Entertainment Earth

Urban Legend “Slender Man” Terrifyingly Real in New Horror Thriller

In a small town in Massachusetts, a group of friends perform a ritual in an attempt to debunk the lore of Slender Man. When one of them goes mysteriously missing, they begin to suspect that she is, in fact, HIS latest victim.

Columbia Pictures’ new horror-thriller Slender Man stars Joey King (The Conjuring), Julia Goldani Telles (The Affair), Jaz Sinclair (Paper Towns), Annalise Basso (Ouija: Origin of Evil), Alex Fitzalan (Season and I Miss You), Taylor Richardson (A Most Violent Year) and Javier Botet (The Conjuring, Insidious 4, IT).

Slender Man is directed by Sylvain White (Stomp the Yard and The Losers) and produced by Bradley J. Fischer, James Vanderbilt, William Sherak, Robyn Meisinger and Sarah Snow. The film is written by David Birke (Elle).

“Slender Man is an unnaturally tall, phantom-like figure associated with the disappearance of people, often kids, in suburban or forested areas—and nobody knows what happens to the people who disappear,” begins producer Brad Fischer. “He can sometimes be seen in photographs; you don’t immediately realize that he is there until suddenly, you recognize him in the corner of the frame. His arrival can be categorized by ‘Be careful what you wish for,’ a warning for all, but especially for the kids growing up in a suburban malaise who get bored and might want to test the dark side—for suddenly they’re facing something pretty terrifying.”

“Here is this tall man in a suit—but take the face away!” marvels producer Sarah Snow. “It’s a figure of authority that’s after you, and that’s something that can be very frightening.”

Slender Man may have these eye-of-the-beholder elements, but he “certainly harkens back to existing concepts of mythology,” adds executive producer Louis Sallerson. “There’s the Pied Piper and other medieval and more modern ideas of something that takes your children away. In some ways I think we’re most horrified by what is essentially an undermining of society. This idea that something can take your children, make them unrecognizable or take them altogether off the grid in a way that you can’t imagine what has happened to them is not just a frightening thing for you, personally, but extrapolated is just as frightening a thing for society at large.”

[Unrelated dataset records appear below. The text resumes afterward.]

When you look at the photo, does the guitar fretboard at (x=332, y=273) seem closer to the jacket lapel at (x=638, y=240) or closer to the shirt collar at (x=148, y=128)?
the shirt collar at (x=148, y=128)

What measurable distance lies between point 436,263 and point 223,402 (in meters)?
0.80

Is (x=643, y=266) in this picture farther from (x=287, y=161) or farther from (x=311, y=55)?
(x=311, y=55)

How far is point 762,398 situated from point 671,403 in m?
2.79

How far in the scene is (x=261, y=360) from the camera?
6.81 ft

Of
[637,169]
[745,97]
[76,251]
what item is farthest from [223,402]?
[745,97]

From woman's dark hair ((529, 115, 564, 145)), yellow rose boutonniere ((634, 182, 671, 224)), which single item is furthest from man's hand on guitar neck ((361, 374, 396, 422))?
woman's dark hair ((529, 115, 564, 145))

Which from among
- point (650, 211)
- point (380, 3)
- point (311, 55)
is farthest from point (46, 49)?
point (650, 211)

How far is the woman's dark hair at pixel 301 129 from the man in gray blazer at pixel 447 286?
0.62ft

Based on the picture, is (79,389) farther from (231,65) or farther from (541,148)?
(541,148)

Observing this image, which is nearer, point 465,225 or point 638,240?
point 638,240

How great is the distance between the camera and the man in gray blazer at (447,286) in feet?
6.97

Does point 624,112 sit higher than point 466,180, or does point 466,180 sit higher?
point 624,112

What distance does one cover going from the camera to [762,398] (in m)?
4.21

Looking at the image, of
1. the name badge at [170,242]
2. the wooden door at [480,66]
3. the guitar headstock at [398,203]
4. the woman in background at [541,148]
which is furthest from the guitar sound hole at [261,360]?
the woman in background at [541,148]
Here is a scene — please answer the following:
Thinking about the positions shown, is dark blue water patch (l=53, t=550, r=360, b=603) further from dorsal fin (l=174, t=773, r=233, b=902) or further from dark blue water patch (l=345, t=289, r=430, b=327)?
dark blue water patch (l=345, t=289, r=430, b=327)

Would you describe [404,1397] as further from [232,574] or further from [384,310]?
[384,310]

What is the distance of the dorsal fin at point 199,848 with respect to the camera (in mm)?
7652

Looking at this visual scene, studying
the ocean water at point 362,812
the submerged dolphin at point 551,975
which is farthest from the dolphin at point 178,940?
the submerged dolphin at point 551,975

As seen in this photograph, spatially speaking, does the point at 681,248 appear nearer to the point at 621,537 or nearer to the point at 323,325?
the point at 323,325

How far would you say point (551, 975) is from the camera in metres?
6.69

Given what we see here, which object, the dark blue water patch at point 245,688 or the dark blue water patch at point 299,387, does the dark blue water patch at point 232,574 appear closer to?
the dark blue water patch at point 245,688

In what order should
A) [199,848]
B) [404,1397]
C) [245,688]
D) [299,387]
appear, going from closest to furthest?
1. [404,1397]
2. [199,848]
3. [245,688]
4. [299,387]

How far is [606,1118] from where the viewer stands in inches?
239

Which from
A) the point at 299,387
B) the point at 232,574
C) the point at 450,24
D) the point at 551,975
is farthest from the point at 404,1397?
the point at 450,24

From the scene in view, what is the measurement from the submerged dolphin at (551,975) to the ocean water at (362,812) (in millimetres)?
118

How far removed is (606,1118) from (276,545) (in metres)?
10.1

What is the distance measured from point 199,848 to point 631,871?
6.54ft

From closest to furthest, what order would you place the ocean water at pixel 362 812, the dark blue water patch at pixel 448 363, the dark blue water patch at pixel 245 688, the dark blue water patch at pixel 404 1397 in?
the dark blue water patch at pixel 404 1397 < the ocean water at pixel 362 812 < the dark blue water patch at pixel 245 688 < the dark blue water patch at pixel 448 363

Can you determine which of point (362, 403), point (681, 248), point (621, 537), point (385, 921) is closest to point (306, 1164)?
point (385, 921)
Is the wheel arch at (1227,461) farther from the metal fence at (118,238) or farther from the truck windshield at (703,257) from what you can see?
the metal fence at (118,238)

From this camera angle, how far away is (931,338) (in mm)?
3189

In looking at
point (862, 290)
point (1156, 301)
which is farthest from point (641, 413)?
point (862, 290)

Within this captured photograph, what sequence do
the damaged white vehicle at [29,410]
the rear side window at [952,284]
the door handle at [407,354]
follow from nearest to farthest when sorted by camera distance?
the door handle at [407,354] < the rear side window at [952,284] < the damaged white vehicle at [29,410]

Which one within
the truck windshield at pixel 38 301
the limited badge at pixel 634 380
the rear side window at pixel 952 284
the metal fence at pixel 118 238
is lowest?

The creator of Slender Man, Eric Knudsen (aka Victor Surge) joined the cast and filmmakers and he provided his take on the character: “It’s simultaneously easy and hard to describe him. It’s easy to describe his appearance and to a lesser extent his method, but to describe his motives is impossible. Because that’s the whole point! He’s like an open-source creature. You can ascribe to him whatever trope or whatever you find frightening. And that’s, I think, his appeal to a mass audience. You may think you know the rules, like who he’s going to affect or how he’s going to come after you—and then he might just flip the script and go in a completely different direction. And that’s what makes him so frightening. It’s the unknown nature of what he wants or what it wants… and what it does.

We don’t know his motives. If we see his actions as something terrifying, it is something terrifying. If someone sees it as something safe or something good, that’s how she perceives it. I want Slender Man to almost be above those concepts, above the concepts of good and evil, malicious or benign. It seems all terrifying, because it’s so unknown to us.”

“I like that ‘viral’ aspect in both ‘going viral’ and in virus,” adds producer Sarah Snow. “You can’t get rid of a typical virus. Once you’ve got it, it’s there forever. There may be some ways of controlling its effect on you. But not with Slender Man—once he’s found you he has you. Well, think about it like this: Slender Man exists within the Internet but until you’ve let him into your life he’s just on the Internet. Once you have made this connection with him, he becomes real. He becomes a part of the real world around you, the shape and the fabric of your life. And whether that’s just a perception or whether it’s physically legitimate, he’s standing in the corner of your bedroom.”

In Philippine cinemas September 26, Slender Man is distributed in the Philippines by Columbia Pictures, local office of Sony Pictures Releasing International.